Model Brooke Banker's legs are 47 inches long, approximately two-thirds of her body. (Photo: Brooke Banker)
Model Brooke Banker’s legs are 47 inches long, almost two thirds of her body. (Photo: Brooke Banker)


Brooke Banker is often the leggiest model on the catwalk. At 5’11”, and with gams that go on for miles—well, 47 inches—her toned legs make up nearly two thirds of her body.

Not surprisingly, with legs as her bread-and-butter, Banker’s workouts revolve around them, too.

Although many models avoid adding the slightest resistance to their spin bike for fear of bulking up, the former Penn State Division I volleyball player is a fan of strength training and building lean muscle.

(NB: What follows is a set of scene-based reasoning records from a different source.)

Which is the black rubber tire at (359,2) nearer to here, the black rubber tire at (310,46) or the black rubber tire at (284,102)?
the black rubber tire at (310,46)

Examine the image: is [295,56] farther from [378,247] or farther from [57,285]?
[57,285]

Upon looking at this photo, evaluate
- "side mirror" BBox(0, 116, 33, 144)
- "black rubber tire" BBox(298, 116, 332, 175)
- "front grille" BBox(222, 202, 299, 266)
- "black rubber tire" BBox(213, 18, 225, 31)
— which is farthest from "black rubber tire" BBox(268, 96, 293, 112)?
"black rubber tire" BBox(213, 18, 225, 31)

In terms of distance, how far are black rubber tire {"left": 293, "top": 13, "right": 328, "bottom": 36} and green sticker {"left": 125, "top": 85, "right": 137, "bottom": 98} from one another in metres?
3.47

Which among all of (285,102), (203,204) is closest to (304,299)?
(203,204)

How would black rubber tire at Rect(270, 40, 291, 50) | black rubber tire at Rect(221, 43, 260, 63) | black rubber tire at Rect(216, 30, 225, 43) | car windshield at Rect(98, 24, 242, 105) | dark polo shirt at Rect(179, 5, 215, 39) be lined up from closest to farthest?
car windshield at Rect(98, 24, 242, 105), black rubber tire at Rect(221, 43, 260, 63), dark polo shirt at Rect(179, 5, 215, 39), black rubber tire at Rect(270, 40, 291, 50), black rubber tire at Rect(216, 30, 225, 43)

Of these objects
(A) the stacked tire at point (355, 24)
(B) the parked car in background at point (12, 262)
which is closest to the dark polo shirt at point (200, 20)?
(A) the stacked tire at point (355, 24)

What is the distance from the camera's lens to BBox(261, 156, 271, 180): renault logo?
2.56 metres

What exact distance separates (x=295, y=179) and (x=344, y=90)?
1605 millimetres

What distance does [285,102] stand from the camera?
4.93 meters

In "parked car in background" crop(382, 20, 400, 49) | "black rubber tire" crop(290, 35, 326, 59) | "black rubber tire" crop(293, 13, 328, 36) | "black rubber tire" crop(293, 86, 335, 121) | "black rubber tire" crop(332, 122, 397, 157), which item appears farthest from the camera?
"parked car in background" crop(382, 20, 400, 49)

“As an athlete, I not only had to be strong, but also quick and light on my feet. Combining strength-training exercises with quick interval movements was key to my training. I do the same type of workouts now in order to keep my legs strong and toned,” the Brooklyn-native says.

What kind of paces is she putting her legs through? While she’s constantly flying her famous stems all over the world to be photographed (let’s hope in extra-leg-room Business Class), when she’s at home in New York, Banker hits group fitness classes at Equinox most days. Here she shares her leg-loving strengthening and sculpting regimen for the week. —Jamie McKillop

(Photo: Peter Roessler)
(Photo: Peter Roessler)

Monday: I like to start my week with one of my favorite classes at Equinox, Elev8. I wake up early and have a green smoothie before my workout. (Spinach, almond milk, frozen cherries, and cacao is my current favorite.) Elev8 is an interval-training class, combining weights with cardio bursts. This class helps me build muscle while maintaining speed and agility.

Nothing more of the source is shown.